EXTRACT
============

Hungry city-region
This project looks at food systems in the Gauteng City Region. It includes work on urban food security, hunger and food systems in the GCR.
Research on urban food systems for the most part looks at the extent of urban food insecurity as a marker of the growing urbanisation of poverty. Similarly, government policy and programmes in response to food insecurity tend to focus on the immediate plight of hunger resulting from poverty, through measures such as food-banks, food-garden support and food-parcel handouts.
Focusing on food insecurity in this way is not sufficient. More recent work in SA focuses on the need to formulate city-level food policy that addresses weaknesses in the architectures of food systems. This work examines, and highlights system failings in, how urban and peri-urban agriculture is linked to the retail and consumption of food through modern supply and logistics chains. There are many dimensions of these systems that depress the price of food at the farm gate, and raise the price of food on supermarket shelves. Both exacerbate food insecurity.

============

DATASET EXCERPTS
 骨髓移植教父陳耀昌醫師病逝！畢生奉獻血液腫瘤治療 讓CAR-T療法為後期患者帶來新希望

============

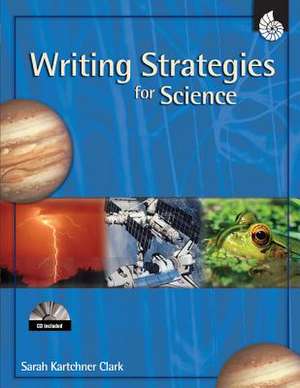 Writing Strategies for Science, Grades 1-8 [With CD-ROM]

============

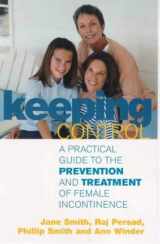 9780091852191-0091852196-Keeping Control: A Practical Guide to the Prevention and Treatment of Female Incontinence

============

Please extend the piece on food systems in the Gauteng City Region, starting right after its final sentence.

RESULT OF THIS TASK
The project examines urban food systems in the Gauteng City-Region, and connects into various research interests in the GCRO, including 'poverty and inequality' and 'green infrastructure', drawing its inspiration from work in other cities nationally and across the globe which looks at:
- Food networks, including the processes and systems that make for the shortest possible connections for fresh food between farm and plate;
- Urban food markets (informal and artisanal);
- Ways of mapping food access (e.g. the distance between residences and retail food outlets, often making for what are termed 'food deserts')
- Food systems governance;
- Urban middle class consumption.
Over the years, GCRO has done a number of pieces of work in this domain:
In 2010/11, as an input into the Green Strategic Programme being developed in partnership with the Gauteng Department of Economic Development, GCRO commissioned Siyakhana to write a working paper examining the current state of food security in Gauteng, and then current policies and strategies to improve food security. Download the working paper here.
In preparation for data collection for a large metabolic flows analysis (MFA) study, Alexis Schäffler wrote a biomass scoping paper in early 2012 which, amongst other things, identified possible sources of information on food provision, flows and consumption. Download the scoping paper here.
For the metabolic flows data collection project itself, GCRO again contracted Siyakhana in 2012/13 to gather as much information as it could on food production and consumption.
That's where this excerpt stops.